A.6 Sample Size

Figure A.6: A fundamental difference exists between a distribution’s standard deviation and the standard error in a sample of points. Circles and squares arise from two distributions having the same standard deviation, 0.1, but different means, 0.49 and 0.51, respectively. Sampling just 20 points from each distribution results in rather poor estimates of the standard deviation, given by the thick bars, and overlapping standard errors, the thin bars, that do not resolve the differences between the distributions’ means. Increasing the sample sizes to 50 and 100 provide better estimates of the standard deviations, and the standard errors shrink enough to distinguish the differing means.

Imagine some process that has an outcome governed partly by chance and partly by mechanisms. Something more complicated than just a coin flip with a heads or tails outcome, more like flipping 100 coins, which, on average would produce 50 heads and 50 tails. A distribution of outcomes like that one has a mean, or average value, and some width, like a bell curve. A standard deviation—which mustn’t be confused with a study’s standard error (explained below) — provides the most common measure of the distribution’s width. If a scientist undertakes a single measurement from an experiment whose outcome follows a particular distribution, about 68% of the time the experiment’s result will fall between the mean minus the standard deviation and the mean plus the standard deviation.

I produced my figure here using a computer program to sample two different “normal” distributions[5], and again think bell curves. My distributions, which I’ve plotted as circles and squares, have slightly different means, 0.49 and 0.51, respectively, and identical standard deviations, 0.1.[6]

The standard deviation of a distribution is very different from the standard error in a sample of measurements. The former involves the width of the distribution and the latter estimates how accurately an experiment estimates the distribution’s mean. In the figure I show, between (and alongside) the circles and squares for each set, the averages, standard errors, and standard deviations. Each “x” marks the sample average, the thinner error bars closest to the x delimit the standard error, and the thicker error bars at the ends mark the standard deviation.

First, notice how the standard deviation error bars change length between sample sizes 20 and 50, but hardly at all between sample sizes 50 and 100. Experiments with large sample sizes provide good estimates of the underlying distributions, at least as measured by distribution width.

Second, standard errors decrease as an experiment’s sample size increases. Statisticians proved that an experiment’s standard error equals the underlying distribution’s standard deviation divided by √N, where N equals the sample size. Given this connection, quadrupling the sample size only halves the standard error.

Third, the standard error represents how accurately an experiment estimates the distribution’s mean. For example, compare the means and standard errors from the N = 20 experiment with the those of the N = 100 experiment.
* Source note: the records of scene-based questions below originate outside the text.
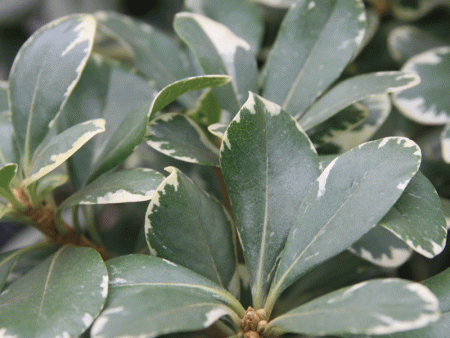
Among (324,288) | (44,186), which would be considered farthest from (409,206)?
(44,186)

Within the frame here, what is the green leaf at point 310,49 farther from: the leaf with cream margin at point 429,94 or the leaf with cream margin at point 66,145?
the leaf with cream margin at point 66,145

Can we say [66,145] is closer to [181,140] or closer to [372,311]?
[181,140]

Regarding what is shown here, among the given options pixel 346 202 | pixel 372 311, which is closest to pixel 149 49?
pixel 346 202

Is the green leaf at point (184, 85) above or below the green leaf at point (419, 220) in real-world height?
above

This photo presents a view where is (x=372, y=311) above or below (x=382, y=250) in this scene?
above

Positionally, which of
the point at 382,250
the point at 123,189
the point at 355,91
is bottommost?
the point at 382,250

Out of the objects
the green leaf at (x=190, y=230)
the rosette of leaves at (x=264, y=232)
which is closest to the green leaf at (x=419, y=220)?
the rosette of leaves at (x=264, y=232)

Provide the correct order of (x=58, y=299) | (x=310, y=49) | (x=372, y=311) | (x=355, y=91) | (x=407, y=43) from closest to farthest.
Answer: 1. (x=372, y=311)
2. (x=58, y=299)
3. (x=355, y=91)
4. (x=310, y=49)
5. (x=407, y=43)

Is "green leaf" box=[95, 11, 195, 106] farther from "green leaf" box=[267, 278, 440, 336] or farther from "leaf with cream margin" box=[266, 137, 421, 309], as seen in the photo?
"green leaf" box=[267, 278, 440, 336]

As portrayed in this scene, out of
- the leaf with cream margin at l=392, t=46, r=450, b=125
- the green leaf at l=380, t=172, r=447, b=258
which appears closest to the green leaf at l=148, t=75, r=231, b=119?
the green leaf at l=380, t=172, r=447, b=258

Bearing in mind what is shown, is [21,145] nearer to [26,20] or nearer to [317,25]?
[317,25]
Small sample size experiments don’t estimate means terribly well, but their standard errors cover the actual means, well-estimated by the large sample size experiment.

Finally, scientists invoke statistical tests to decide whether two averages differ; for example, are there different social benefits in barren versus green environments? These tests try to distinguish differences between the estimated averages for the N = 20 experiment, where detection is impossible, and the N = 100 experiment, where the difference is clear.

—————————-

[5]Normal distributions are a more technical name for the “bell-curves” sometimes mentioned more informally. They also go by the name Gaussian distribution. I could show the formula, but more complete descriptions can be found elsewhere because they’re so normal.

[6]I gave both distributions the same standard deviation, 0.1, meaning roughly 68% of the points will fall between 0.39 (0.41) and 0.59 (0.61), verified by the really dark region in those bands for the high sample size example.